Records supplied:

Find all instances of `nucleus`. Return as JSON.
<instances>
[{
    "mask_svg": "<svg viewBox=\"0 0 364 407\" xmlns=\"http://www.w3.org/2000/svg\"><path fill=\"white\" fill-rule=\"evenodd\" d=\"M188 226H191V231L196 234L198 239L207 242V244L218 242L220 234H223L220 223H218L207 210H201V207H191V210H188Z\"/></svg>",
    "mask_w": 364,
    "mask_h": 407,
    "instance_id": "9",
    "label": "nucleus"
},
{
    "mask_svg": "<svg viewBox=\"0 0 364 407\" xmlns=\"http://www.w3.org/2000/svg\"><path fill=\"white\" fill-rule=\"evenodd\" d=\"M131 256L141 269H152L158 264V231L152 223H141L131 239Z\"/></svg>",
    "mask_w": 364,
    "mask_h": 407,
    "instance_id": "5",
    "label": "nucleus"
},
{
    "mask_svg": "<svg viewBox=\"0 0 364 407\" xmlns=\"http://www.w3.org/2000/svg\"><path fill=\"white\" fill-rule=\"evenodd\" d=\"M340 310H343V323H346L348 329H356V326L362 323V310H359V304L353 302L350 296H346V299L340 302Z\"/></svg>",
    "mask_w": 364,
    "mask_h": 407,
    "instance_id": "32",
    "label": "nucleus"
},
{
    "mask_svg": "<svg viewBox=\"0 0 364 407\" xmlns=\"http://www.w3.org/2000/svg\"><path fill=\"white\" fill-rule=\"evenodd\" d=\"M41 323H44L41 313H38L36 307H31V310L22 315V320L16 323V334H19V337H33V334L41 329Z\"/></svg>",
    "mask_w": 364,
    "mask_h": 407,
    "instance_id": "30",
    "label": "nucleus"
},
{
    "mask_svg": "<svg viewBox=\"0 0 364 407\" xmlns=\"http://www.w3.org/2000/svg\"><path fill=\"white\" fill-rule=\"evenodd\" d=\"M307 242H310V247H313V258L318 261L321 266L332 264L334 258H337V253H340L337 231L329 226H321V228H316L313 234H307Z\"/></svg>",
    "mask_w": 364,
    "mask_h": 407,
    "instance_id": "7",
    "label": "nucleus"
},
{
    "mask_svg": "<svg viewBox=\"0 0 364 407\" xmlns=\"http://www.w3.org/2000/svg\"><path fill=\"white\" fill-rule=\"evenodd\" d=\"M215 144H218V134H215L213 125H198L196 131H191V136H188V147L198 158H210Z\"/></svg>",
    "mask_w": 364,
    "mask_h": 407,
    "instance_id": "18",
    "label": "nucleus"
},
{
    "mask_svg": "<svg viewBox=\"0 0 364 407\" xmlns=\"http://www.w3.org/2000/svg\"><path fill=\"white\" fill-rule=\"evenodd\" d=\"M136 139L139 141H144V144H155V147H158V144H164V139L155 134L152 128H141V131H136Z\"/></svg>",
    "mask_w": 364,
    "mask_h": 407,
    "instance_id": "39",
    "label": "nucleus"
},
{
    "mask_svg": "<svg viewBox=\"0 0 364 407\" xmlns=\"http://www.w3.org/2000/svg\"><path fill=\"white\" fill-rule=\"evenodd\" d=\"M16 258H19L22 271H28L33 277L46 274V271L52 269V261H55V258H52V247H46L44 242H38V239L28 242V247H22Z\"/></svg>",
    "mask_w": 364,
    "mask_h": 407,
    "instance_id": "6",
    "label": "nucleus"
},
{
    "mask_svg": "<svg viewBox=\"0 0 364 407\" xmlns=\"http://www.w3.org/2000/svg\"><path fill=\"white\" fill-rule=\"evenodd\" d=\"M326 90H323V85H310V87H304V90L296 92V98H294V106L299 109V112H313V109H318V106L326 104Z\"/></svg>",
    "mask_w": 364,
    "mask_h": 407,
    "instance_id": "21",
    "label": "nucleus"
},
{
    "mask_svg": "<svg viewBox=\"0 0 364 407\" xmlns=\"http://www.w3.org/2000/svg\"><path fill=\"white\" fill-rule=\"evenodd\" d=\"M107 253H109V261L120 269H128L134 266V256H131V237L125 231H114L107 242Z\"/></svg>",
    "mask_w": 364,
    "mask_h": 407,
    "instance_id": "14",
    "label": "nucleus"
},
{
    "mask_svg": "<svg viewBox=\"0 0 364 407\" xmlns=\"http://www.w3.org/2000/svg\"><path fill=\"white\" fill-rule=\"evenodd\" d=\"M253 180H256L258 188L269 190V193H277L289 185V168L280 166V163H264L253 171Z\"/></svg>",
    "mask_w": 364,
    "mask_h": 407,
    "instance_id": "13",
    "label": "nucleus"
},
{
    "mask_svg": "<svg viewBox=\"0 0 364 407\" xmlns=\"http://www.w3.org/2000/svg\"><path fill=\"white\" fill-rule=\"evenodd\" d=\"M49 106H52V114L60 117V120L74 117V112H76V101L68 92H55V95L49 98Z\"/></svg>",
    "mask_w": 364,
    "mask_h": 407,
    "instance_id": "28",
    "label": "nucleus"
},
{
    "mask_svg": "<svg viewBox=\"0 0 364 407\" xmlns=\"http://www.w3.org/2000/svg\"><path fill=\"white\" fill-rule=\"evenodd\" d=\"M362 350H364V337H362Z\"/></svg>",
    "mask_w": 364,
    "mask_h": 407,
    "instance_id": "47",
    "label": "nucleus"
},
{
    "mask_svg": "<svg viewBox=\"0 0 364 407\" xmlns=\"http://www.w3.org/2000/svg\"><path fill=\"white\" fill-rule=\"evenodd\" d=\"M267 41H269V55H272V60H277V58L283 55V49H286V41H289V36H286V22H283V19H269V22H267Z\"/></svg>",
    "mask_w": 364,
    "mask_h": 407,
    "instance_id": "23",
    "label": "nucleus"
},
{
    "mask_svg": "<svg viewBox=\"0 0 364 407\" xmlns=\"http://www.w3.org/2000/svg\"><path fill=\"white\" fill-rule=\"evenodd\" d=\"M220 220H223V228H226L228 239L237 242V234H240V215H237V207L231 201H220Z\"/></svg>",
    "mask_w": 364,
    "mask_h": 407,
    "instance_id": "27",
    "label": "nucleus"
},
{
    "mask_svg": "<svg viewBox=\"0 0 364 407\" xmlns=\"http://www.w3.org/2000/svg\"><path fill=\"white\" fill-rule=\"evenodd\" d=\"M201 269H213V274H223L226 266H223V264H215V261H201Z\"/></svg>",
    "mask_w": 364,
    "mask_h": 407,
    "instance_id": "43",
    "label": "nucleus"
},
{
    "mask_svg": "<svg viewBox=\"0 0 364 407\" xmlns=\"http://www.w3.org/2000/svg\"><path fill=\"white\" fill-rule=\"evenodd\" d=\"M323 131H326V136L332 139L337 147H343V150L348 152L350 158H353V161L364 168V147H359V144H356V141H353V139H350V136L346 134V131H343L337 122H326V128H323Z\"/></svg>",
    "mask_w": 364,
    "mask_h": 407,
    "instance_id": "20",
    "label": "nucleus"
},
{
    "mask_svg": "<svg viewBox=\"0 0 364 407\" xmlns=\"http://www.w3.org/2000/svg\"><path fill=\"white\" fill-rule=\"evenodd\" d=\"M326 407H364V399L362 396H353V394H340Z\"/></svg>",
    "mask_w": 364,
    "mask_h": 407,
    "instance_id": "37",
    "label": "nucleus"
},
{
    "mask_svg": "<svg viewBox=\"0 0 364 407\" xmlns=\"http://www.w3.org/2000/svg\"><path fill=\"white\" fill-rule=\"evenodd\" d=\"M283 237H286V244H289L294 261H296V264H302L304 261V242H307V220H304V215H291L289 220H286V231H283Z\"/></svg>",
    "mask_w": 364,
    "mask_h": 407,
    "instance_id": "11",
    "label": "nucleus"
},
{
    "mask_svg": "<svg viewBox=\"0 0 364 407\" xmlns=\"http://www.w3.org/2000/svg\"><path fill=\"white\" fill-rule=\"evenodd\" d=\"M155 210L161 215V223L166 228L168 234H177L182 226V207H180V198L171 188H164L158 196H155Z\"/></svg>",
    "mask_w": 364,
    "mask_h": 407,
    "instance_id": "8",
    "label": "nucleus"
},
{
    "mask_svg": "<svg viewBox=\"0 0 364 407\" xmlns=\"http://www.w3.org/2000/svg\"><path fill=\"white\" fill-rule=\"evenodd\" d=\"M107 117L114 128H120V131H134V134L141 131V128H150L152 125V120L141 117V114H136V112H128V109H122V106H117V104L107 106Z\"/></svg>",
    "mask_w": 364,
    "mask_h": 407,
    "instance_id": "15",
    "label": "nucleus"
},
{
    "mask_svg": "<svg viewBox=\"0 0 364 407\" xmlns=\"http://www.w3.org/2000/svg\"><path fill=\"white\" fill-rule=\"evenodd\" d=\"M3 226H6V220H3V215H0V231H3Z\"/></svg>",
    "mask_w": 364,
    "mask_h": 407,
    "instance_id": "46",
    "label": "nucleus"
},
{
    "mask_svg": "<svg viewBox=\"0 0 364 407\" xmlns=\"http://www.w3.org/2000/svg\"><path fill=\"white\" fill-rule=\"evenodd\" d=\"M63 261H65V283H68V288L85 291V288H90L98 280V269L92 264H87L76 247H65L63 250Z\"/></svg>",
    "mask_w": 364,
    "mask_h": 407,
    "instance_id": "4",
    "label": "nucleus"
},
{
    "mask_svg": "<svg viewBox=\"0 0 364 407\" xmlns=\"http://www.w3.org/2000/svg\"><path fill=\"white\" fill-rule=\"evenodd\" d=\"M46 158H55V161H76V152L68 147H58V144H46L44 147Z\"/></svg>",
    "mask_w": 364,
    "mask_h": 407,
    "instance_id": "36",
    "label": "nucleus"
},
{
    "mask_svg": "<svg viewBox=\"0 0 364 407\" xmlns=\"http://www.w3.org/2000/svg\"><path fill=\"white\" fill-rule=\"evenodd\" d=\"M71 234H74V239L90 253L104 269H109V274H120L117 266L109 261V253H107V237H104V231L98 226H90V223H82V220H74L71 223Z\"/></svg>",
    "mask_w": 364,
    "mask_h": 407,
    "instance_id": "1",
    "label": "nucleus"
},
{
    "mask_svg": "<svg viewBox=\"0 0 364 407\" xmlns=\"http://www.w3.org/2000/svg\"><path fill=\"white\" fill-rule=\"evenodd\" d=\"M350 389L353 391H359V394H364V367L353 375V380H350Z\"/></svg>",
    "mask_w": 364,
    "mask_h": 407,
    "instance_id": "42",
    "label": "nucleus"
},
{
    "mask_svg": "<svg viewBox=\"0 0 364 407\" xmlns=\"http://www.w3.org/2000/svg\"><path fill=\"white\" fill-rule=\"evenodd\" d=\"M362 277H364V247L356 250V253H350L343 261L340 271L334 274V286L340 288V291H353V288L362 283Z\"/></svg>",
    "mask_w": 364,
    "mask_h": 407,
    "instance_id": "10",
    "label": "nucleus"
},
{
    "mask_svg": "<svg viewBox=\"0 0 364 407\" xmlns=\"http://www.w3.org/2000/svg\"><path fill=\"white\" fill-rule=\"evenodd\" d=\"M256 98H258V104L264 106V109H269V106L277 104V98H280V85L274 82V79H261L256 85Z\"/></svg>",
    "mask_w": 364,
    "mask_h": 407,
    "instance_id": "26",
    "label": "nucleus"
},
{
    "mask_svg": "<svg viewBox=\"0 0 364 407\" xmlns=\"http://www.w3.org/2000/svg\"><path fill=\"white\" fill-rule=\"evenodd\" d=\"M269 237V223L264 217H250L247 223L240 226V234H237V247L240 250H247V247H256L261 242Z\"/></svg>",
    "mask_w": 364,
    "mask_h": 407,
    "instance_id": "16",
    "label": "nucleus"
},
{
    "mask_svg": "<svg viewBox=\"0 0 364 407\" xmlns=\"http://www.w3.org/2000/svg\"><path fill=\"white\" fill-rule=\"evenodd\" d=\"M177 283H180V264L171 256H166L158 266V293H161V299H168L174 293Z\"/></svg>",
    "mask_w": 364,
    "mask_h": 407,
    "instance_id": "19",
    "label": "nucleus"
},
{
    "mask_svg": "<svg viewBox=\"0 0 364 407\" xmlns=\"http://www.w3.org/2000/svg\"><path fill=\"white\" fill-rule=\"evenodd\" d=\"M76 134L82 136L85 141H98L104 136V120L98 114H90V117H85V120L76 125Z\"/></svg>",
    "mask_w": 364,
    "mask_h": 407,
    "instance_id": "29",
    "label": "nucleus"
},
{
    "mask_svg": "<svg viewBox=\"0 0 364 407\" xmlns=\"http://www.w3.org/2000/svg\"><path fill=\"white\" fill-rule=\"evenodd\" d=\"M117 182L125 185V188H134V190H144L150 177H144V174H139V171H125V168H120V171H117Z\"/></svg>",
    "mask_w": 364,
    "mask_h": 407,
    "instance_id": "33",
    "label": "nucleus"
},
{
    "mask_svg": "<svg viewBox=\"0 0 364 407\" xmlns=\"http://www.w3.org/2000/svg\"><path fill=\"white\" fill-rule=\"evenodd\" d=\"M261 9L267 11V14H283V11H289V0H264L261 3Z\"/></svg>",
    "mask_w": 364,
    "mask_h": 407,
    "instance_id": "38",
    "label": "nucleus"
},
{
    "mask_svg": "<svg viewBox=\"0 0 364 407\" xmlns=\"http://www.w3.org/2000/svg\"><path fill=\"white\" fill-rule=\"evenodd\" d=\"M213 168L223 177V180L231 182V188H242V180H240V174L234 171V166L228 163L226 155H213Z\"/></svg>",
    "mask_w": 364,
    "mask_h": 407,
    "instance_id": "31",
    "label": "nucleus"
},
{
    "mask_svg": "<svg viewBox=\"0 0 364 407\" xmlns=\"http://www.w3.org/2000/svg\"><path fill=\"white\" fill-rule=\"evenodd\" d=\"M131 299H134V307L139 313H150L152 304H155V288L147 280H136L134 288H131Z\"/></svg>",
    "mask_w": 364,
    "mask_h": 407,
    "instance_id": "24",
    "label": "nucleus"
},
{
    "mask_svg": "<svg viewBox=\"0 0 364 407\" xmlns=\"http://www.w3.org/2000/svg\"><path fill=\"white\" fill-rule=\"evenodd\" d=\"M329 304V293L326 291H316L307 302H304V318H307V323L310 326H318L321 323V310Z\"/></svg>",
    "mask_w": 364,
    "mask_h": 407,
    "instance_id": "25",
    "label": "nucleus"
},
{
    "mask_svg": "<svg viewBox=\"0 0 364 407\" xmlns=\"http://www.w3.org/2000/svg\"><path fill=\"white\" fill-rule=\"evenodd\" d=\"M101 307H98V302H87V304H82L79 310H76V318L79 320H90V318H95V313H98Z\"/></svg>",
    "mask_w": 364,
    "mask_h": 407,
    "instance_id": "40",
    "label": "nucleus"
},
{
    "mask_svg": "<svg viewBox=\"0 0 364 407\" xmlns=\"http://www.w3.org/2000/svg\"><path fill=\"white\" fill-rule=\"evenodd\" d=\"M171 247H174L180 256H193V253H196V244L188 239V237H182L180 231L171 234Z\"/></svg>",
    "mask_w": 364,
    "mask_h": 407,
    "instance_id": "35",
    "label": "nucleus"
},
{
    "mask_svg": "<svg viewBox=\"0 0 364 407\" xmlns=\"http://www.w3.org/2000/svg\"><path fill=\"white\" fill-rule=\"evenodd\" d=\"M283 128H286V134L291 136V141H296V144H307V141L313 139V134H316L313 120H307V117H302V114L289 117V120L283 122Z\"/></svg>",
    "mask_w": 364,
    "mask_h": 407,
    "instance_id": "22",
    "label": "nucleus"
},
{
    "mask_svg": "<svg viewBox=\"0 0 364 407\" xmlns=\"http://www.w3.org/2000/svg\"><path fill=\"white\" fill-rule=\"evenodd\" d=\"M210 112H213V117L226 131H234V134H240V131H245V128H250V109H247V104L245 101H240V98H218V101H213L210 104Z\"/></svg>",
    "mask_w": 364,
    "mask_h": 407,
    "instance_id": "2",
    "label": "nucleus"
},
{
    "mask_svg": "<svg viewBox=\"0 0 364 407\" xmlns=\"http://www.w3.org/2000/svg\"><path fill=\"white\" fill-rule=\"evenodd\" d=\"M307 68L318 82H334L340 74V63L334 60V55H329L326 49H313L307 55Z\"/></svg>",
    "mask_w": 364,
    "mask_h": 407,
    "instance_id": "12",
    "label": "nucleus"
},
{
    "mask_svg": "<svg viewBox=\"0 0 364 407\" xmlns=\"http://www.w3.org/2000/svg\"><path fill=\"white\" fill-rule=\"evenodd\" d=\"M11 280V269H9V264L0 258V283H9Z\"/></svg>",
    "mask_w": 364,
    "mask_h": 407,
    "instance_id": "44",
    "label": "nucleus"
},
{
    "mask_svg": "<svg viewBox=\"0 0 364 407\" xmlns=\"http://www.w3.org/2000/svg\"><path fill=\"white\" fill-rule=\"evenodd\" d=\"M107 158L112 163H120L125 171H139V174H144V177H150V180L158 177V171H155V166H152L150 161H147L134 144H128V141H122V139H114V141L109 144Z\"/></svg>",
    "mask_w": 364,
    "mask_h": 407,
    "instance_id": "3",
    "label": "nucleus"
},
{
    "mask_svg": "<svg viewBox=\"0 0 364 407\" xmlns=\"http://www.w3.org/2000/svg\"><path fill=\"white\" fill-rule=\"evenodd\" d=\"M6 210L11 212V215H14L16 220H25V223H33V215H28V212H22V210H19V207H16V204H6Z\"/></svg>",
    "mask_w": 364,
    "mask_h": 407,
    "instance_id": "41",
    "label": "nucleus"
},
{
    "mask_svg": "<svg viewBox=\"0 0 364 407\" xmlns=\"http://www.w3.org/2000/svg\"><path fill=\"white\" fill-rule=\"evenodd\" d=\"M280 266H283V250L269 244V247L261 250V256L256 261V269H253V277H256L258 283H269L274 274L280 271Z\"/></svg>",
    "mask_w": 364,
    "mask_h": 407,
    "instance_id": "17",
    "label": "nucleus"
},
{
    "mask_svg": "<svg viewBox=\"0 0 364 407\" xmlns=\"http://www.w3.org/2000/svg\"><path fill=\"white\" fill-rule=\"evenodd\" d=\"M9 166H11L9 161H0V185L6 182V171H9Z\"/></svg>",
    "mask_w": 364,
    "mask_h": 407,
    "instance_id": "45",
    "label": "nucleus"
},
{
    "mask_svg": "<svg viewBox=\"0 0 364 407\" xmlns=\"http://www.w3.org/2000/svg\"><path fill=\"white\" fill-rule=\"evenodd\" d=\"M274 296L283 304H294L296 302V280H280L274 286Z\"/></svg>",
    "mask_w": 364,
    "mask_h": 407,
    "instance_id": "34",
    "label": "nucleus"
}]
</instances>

Task description: Reproduce the data from its first line through the line containing "323H44L41 313H38L36 307H31V310L22", inclusive, substituting "mask_width" for every occurrence of "mask_w" and leaving everything else unchanged.

Expected answer:
Find all instances of `nucleus`. Return as JSON.
<instances>
[{
    "mask_svg": "<svg viewBox=\"0 0 364 407\" xmlns=\"http://www.w3.org/2000/svg\"><path fill=\"white\" fill-rule=\"evenodd\" d=\"M188 226H191V231L196 234L198 239L207 242V244L218 242L220 234H223L220 223H218L207 210H201V207H191V210H188Z\"/></svg>",
    "mask_width": 364,
    "mask_h": 407,
    "instance_id": "9",
    "label": "nucleus"
},
{
    "mask_svg": "<svg viewBox=\"0 0 364 407\" xmlns=\"http://www.w3.org/2000/svg\"><path fill=\"white\" fill-rule=\"evenodd\" d=\"M131 256L141 269H152L158 264V231L152 223H141L131 239Z\"/></svg>",
    "mask_width": 364,
    "mask_h": 407,
    "instance_id": "5",
    "label": "nucleus"
},
{
    "mask_svg": "<svg viewBox=\"0 0 364 407\" xmlns=\"http://www.w3.org/2000/svg\"><path fill=\"white\" fill-rule=\"evenodd\" d=\"M340 310H343V323H346L348 329H356V326L362 323V310H359V304L353 302L350 296H346V299L340 302Z\"/></svg>",
    "mask_width": 364,
    "mask_h": 407,
    "instance_id": "32",
    "label": "nucleus"
},
{
    "mask_svg": "<svg viewBox=\"0 0 364 407\" xmlns=\"http://www.w3.org/2000/svg\"><path fill=\"white\" fill-rule=\"evenodd\" d=\"M41 323H44L41 313H38L36 307H31V310L22 315V320L16 323V334H19V337H33V334L41 329Z\"/></svg>",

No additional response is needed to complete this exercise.